# START OF INPUT
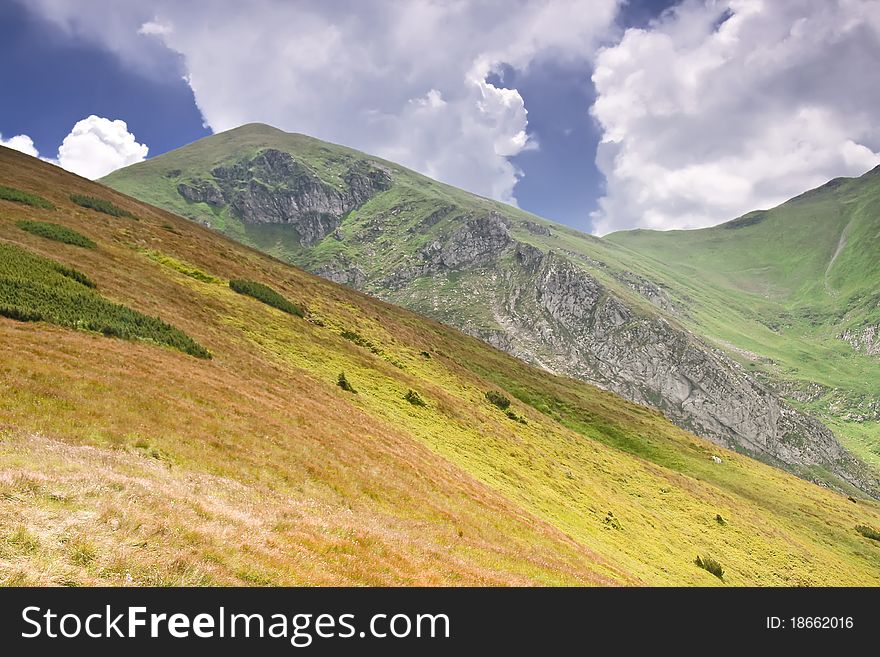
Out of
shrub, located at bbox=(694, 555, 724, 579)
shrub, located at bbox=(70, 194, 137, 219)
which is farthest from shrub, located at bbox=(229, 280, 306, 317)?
shrub, located at bbox=(694, 555, 724, 579)

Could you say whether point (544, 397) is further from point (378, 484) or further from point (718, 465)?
point (378, 484)

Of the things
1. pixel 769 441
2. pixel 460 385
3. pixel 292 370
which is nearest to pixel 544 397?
pixel 460 385

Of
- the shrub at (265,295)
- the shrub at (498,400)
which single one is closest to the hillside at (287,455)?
the shrub at (265,295)

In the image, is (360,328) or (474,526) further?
(360,328)

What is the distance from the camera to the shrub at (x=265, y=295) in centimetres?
4449

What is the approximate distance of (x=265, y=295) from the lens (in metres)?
45.2

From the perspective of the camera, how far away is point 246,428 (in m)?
19.1

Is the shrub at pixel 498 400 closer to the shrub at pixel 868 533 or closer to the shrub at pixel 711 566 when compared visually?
the shrub at pixel 711 566

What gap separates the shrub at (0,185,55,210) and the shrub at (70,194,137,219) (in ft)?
21.6

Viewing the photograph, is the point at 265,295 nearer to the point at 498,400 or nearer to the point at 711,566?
the point at 498,400

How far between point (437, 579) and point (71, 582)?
8371mm

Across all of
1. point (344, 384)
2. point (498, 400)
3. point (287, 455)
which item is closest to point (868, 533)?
point (498, 400)

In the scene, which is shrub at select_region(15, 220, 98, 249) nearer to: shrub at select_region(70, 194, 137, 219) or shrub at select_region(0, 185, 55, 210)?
shrub at select_region(0, 185, 55, 210)

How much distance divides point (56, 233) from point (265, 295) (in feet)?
55.7
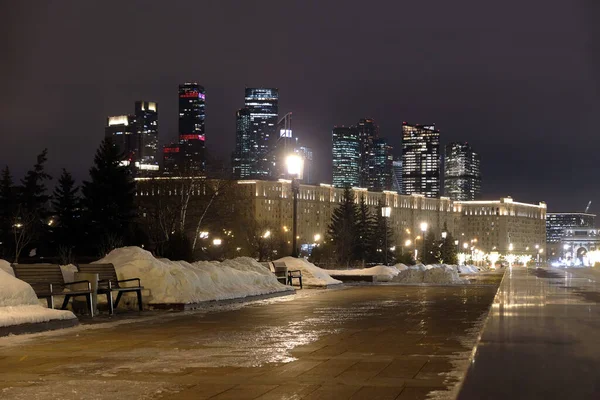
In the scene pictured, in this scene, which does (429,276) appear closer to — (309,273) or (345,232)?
(309,273)

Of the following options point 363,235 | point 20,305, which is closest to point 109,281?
point 20,305

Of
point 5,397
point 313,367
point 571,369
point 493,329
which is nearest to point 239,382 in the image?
point 313,367

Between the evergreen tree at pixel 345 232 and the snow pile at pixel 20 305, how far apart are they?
2778 inches

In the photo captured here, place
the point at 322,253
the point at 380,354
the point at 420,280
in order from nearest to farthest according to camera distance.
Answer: the point at 380,354, the point at 420,280, the point at 322,253

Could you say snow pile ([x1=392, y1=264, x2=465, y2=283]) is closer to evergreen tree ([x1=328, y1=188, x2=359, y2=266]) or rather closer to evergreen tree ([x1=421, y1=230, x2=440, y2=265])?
evergreen tree ([x1=328, y1=188, x2=359, y2=266])

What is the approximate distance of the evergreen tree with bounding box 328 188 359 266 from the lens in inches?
3723

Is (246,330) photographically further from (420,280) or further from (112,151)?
(112,151)

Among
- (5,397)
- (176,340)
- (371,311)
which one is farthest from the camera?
(371,311)

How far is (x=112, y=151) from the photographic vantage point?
52.1m

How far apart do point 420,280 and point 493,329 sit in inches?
950

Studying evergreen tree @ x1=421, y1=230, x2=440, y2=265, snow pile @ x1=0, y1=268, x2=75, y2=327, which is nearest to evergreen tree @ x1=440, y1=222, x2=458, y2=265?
evergreen tree @ x1=421, y1=230, x2=440, y2=265

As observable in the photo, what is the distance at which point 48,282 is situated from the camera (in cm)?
1616

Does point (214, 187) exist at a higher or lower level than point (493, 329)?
higher

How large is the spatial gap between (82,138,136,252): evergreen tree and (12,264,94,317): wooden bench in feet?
106
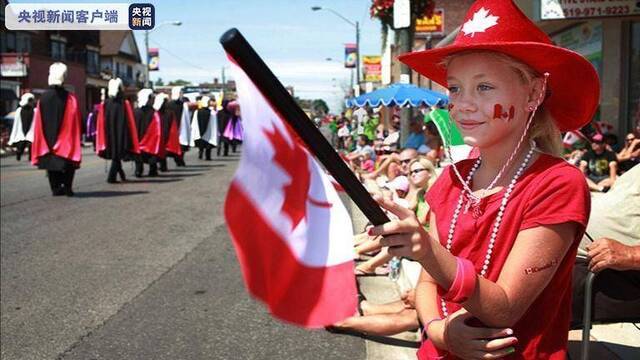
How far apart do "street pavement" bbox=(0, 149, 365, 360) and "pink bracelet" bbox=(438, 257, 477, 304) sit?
2822mm

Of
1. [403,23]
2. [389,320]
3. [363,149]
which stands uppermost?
[403,23]

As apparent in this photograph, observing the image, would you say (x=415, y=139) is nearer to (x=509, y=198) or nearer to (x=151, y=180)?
(x=151, y=180)

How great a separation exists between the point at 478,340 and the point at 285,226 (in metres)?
0.68

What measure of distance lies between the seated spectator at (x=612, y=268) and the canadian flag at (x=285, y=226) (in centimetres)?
176

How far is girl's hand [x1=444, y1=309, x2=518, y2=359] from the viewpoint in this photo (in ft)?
5.32

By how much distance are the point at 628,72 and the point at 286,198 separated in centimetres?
1235

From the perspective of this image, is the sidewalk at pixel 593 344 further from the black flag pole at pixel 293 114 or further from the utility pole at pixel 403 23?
the utility pole at pixel 403 23

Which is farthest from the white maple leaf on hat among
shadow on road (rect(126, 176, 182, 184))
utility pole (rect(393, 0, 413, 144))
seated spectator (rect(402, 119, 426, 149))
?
shadow on road (rect(126, 176, 182, 184))

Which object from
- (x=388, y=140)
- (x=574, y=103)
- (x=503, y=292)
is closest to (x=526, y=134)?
(x=574, y=103)

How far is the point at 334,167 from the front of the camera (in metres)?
1.22

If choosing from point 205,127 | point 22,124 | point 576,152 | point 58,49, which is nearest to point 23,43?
point 58,49

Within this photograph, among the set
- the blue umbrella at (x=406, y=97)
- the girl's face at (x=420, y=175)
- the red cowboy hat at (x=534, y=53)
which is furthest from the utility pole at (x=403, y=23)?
the red cowboy hat at (x=534, y=53)

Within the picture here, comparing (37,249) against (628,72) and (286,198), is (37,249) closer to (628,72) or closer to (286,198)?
(286,198)

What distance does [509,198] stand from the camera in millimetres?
1667
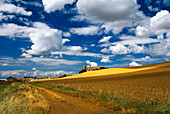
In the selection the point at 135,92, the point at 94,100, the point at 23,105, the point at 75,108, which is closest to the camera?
the point at 23,105

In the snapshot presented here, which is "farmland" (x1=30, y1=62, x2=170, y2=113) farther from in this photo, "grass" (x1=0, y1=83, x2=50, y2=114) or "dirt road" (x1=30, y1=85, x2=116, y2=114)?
"grass" (x1=0, y1=83, x2=50, y2=114)

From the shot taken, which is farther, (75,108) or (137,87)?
(137,87)

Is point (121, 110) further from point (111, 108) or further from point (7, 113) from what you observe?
point (7, 113)

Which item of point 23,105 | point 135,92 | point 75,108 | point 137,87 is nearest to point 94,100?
point 75,108

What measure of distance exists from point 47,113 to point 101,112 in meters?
4.11

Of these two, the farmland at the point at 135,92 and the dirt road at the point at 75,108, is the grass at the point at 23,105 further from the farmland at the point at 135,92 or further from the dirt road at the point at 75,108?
A: the farmland at the point at 135,92

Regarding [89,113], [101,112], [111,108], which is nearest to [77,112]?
[89,113]

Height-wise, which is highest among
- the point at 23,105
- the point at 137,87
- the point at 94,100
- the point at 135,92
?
the point at 23,105

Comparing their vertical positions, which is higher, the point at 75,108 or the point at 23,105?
the point at 23,105

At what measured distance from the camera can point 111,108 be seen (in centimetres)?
1259

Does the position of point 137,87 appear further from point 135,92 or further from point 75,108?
point 75,108

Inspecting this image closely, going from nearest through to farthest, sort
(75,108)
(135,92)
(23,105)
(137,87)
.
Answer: (23,105) → (75,108) → (135,92) → (137,87)

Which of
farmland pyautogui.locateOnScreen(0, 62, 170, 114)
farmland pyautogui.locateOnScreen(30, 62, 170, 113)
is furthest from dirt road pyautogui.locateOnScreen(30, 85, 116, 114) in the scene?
farmland pyautogui.locateOnScreen(30, 62, 170, 113)

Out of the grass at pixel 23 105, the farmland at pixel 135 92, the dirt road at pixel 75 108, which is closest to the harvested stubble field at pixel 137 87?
the farmland at pixel 135 92
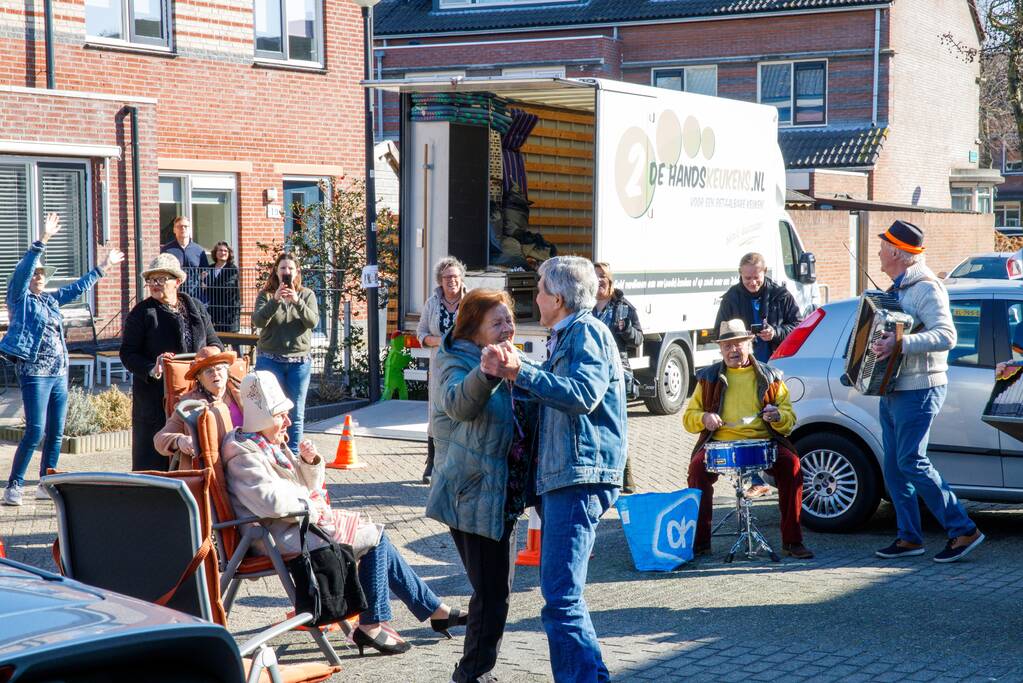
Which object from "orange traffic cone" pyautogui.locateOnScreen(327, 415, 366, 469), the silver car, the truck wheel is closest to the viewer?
the silver car

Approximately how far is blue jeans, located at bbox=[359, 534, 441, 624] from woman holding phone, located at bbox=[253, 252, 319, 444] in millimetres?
4515

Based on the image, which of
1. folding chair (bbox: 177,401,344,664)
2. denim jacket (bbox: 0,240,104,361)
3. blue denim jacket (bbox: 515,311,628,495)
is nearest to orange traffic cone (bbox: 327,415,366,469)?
denim jacket (bbox: 0,240,104,361)

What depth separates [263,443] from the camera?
6.39m

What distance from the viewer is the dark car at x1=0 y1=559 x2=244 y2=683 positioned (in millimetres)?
2787

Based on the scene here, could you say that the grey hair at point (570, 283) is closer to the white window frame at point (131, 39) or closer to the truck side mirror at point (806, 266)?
the truck side mirror at point (806, 266)

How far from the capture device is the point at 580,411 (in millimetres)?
5199

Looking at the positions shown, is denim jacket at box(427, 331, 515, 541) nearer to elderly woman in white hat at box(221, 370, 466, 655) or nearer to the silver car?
elderly woman in white hat at box(221, 370, 466, 655)

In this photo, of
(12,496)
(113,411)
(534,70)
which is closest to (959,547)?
(12,496)

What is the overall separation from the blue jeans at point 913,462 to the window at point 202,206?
44.0ft

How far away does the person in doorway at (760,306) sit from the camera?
11672 mm

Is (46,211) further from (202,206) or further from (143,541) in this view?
(143,541)

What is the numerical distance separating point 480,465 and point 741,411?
10.7 ft

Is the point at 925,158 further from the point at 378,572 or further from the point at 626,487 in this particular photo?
the point at 378,572

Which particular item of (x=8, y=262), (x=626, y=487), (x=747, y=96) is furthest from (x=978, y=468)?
(x=747, y=96)
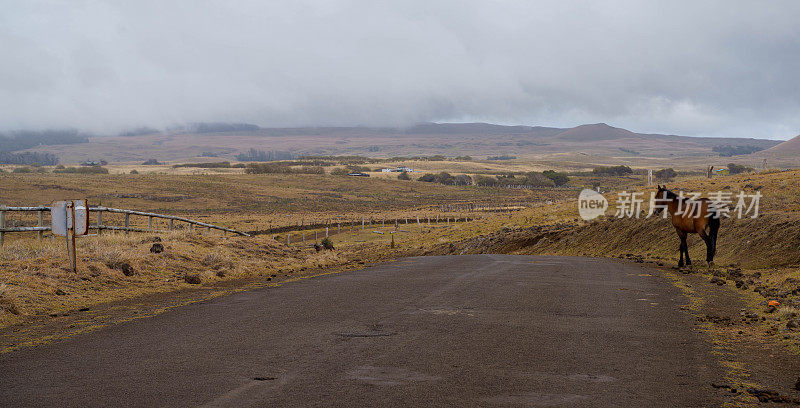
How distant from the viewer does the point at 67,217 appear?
12688 mm

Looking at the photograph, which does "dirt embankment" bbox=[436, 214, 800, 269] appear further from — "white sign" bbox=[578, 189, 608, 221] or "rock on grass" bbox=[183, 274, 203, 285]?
"rock on grass" bbox=[183, 274, 203, 285]

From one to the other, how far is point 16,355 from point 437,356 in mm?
4726

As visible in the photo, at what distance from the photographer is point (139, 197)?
3447 inches

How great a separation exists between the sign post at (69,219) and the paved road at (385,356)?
324cm

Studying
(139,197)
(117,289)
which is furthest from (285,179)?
(117,289)

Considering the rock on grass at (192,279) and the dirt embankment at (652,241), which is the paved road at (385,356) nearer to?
the rock on grass at (192,279)

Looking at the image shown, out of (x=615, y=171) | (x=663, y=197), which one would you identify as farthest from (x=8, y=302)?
(x=615, y=171)

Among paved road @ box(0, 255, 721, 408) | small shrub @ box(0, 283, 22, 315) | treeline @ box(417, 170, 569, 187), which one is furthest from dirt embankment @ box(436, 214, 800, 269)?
treeline @ box(417, 170, 569, 187)

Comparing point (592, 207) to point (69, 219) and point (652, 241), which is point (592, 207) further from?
point (69, 219)

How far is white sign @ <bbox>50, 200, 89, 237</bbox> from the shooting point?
41.2 ft

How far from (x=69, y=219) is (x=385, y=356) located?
817 cm

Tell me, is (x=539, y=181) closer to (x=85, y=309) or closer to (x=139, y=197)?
(x=139, y=197)

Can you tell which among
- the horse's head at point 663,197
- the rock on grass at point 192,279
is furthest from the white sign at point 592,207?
the rock on grass at point 192,279

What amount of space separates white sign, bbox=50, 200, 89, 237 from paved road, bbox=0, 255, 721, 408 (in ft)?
10.7
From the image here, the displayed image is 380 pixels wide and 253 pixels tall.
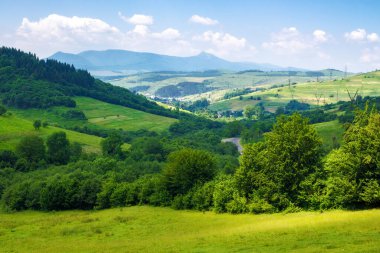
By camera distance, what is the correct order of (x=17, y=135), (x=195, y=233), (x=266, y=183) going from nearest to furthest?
(x=195, y=233), (x=266, y=183), (x=17, y=135)

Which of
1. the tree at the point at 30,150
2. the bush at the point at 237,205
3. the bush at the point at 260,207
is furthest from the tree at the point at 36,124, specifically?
the bush at the point at 260,207

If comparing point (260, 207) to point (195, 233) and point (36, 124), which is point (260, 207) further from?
point (36, 124)

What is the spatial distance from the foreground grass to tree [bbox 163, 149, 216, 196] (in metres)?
7.34

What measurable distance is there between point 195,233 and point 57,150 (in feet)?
403

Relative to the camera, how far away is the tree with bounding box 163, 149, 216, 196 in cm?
7931

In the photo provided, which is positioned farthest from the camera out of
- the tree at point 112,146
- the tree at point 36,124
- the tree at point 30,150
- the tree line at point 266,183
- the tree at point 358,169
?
the tree at point 36,124

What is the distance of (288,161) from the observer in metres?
59.9

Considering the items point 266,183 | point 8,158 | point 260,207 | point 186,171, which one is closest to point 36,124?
point 8,158

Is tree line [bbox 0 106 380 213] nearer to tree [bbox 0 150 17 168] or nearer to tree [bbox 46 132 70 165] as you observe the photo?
tree [bbox 0 150 17 168]

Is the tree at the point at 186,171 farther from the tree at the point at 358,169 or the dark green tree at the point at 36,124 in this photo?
the dark green tree at the point at 36,124

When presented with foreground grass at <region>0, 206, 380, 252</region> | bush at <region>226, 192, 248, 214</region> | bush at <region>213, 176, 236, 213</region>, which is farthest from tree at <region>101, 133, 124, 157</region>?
bush at <region>226, 192, 248, 214</region>

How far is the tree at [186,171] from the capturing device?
79.3 metres

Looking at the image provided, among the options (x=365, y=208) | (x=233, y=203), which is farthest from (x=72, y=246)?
(x=365, y=208)

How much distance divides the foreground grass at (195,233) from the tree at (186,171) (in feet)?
24.1
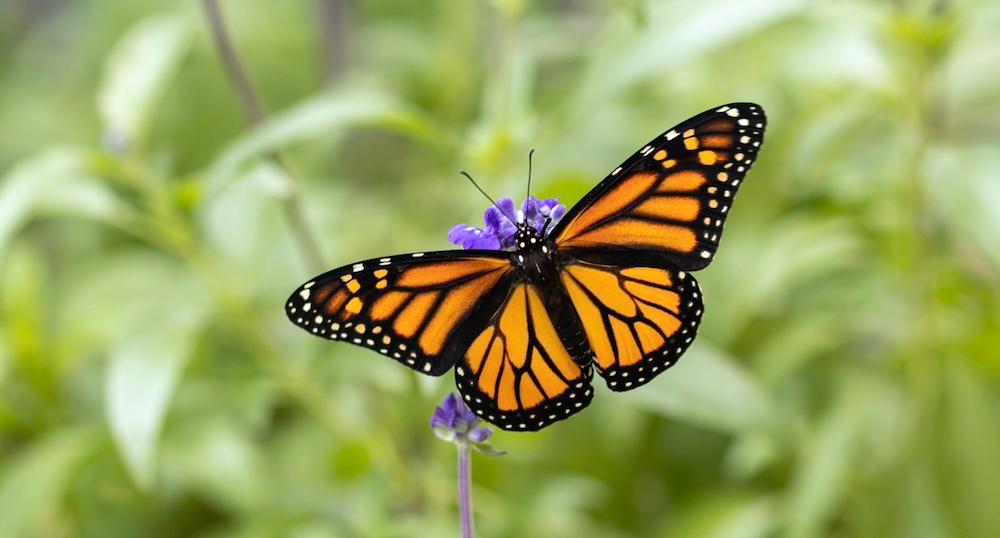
# END OF INPUT
TASK DESCRIPTION
Gather every line of the records above that contains the string "locateOnScreen". Case counts.

COMPLETED TASK
farmland pyautogui.locateOnScreen(0, 62, 170, 114)
farmland pyautogui.locateOnScreen(30, 62, 170, 113)
is furthest from dirt road pyautogui.locateOnScreen(30, 85, 116, 114) in the scene?
farmland pyautogui.locateOnScreen(30, 62, 170, 113)
Which object from "orange traffic cone" pyautogui.locateOnScreen(327, 415, 366, 469), the silver car, the truck wheel is closest to the viewer?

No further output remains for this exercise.